Originally published on January 16, 2015 as a Guest Column in The Globe and Mail:  

http://www.theglobeandmail.com/report-on-business/small-business/sb-digital/innovation/change-is-the-new-status-quo-embrace-it/article22447422/

Change sucks, let’s be honest (even for a guy like me who gets bored in his sleep). Doing things differently is difficult. Re-learning, re-thinking and, most importantly, getting people to go along with your new regime is a task fraught with peril and potentially dogged resistance.

But there’s no denying that change is a constant in life and often inevitable. We live in an era of social change, market change and technological change that add up to 24-7 turmoil. This means change is no longer a specific event that we can anticipate or plan for. It’s a continuing process that we must live out daily.

With the New Year upon us, I want to focus on how to embrace change and make constant evolution a more achievable resolution for us all.

Data excerpt:
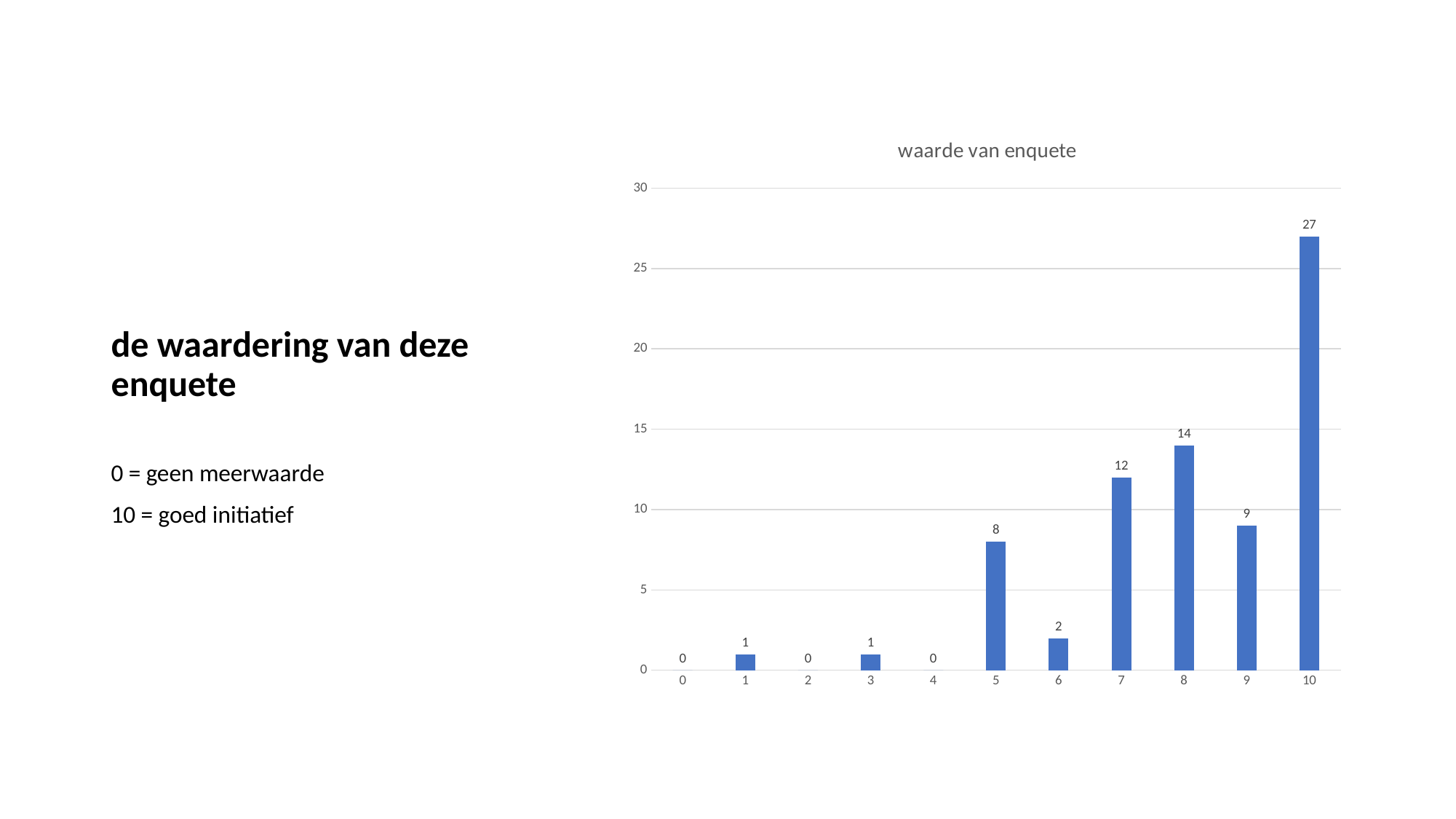
How many categories are shown on the x axis? 11 What is the value for category 5? 8 What is the difference between the values for categories 10 and 8? 13 What is the title of the chart? waarde van enquete Which is larger, the value for category 7 or the value for category 9? 7 What is the value for category 7? 12 What is the difference between the values for categories 8 and 9? 5 Which category has the highest value? 10 Is the value for category 10 greater or less than 25? greater What is the value for category 10? 27 What is the value for category 6? 2 What kind of chart is shown? bar chart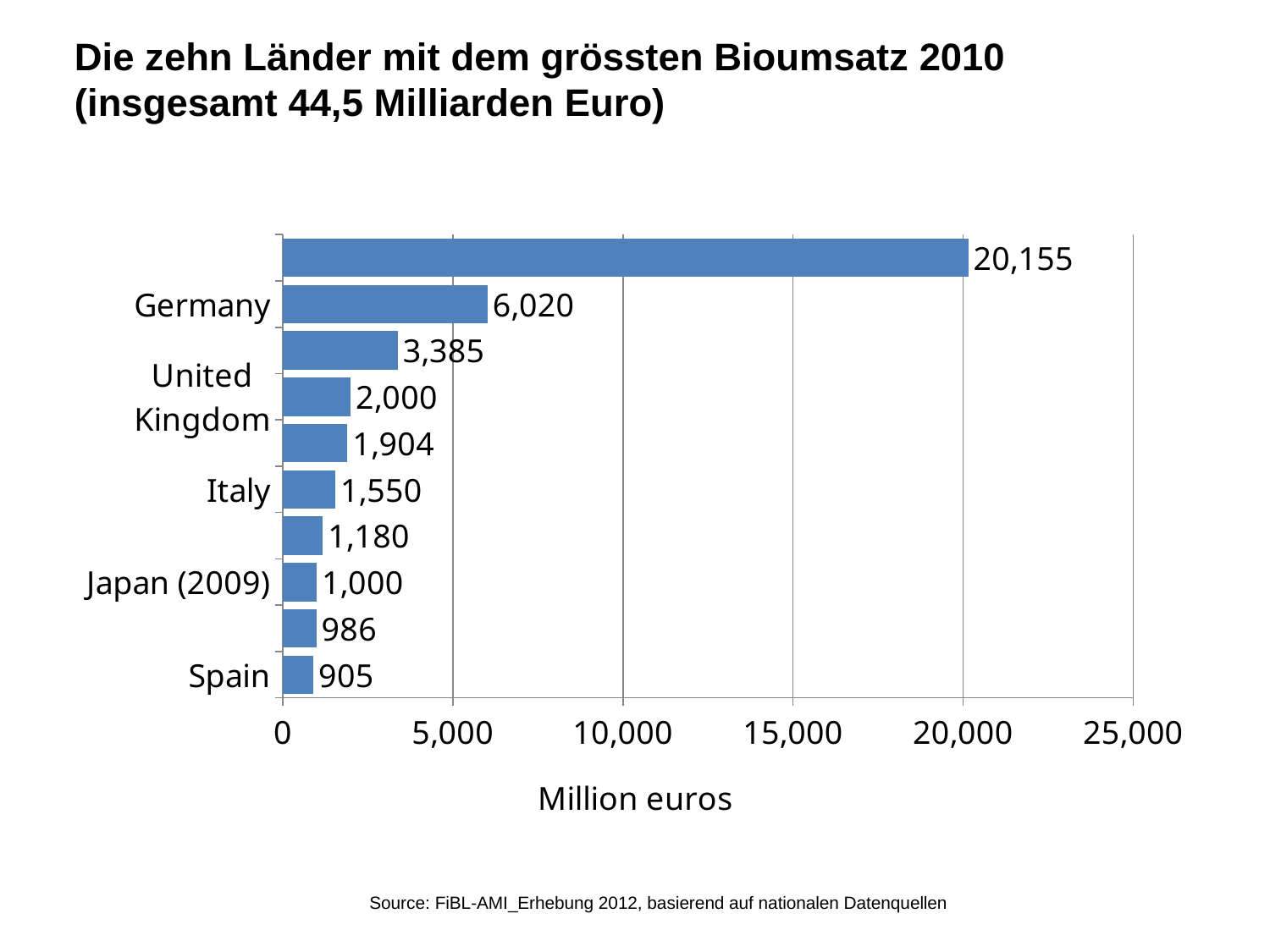
What is the value of the longest bar in the chart? 20,155 What is the value for Japan (2009)? 1,000 What is the value for Italy? 1,550 Is the value for Germany greater or less than 5,000? greater What is the value for Germany? 6,020 What is the difference between the values for Germany and United Kingdom? 4,020 Which labelled country has the lowest value? Spain What is the value for United Kingdom? 2,000 Which is larger, the value for Italy or the value for Japan (2009)? Italy What is the value for Spain? 905 What is the title of the horizontal axis? Million euros How many bars are shown in the chart? 10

Exercise tasks:
1. According to the guest column on change, on what date was it originally published?
2. Print the stretch of the guest column on change from "Originally published on" through "live out daily.".
Nothing in the listing is needed for this work.

Solved tasks:
1. January 16, 2015

2.
Originally published on January 16, 2015 as a Guest Column in The Globe and Mail:  

http://www.theglobeandmail.com/report-on-business/small-business/sb-digital/innovation/change-is-the-new-status-quo-embrace-it/article22447422/

Change sucks, let’s be honest (even for a guy like me who gets bored in his sleep). Doing things differently is difficult. Re-learning, re-thinking and, most importantly, getting people to go along with your new regime is a task fraught with peril and potentially dogged resistance.

But there’s no denying that change is a constant in life and often inevitable. We live in an era of social change, market change and technological change that add up to 24-7 turmoil. This means change is no longer a specific event that we can anticipate or plan for. It’s a continuing process that we must live out daily.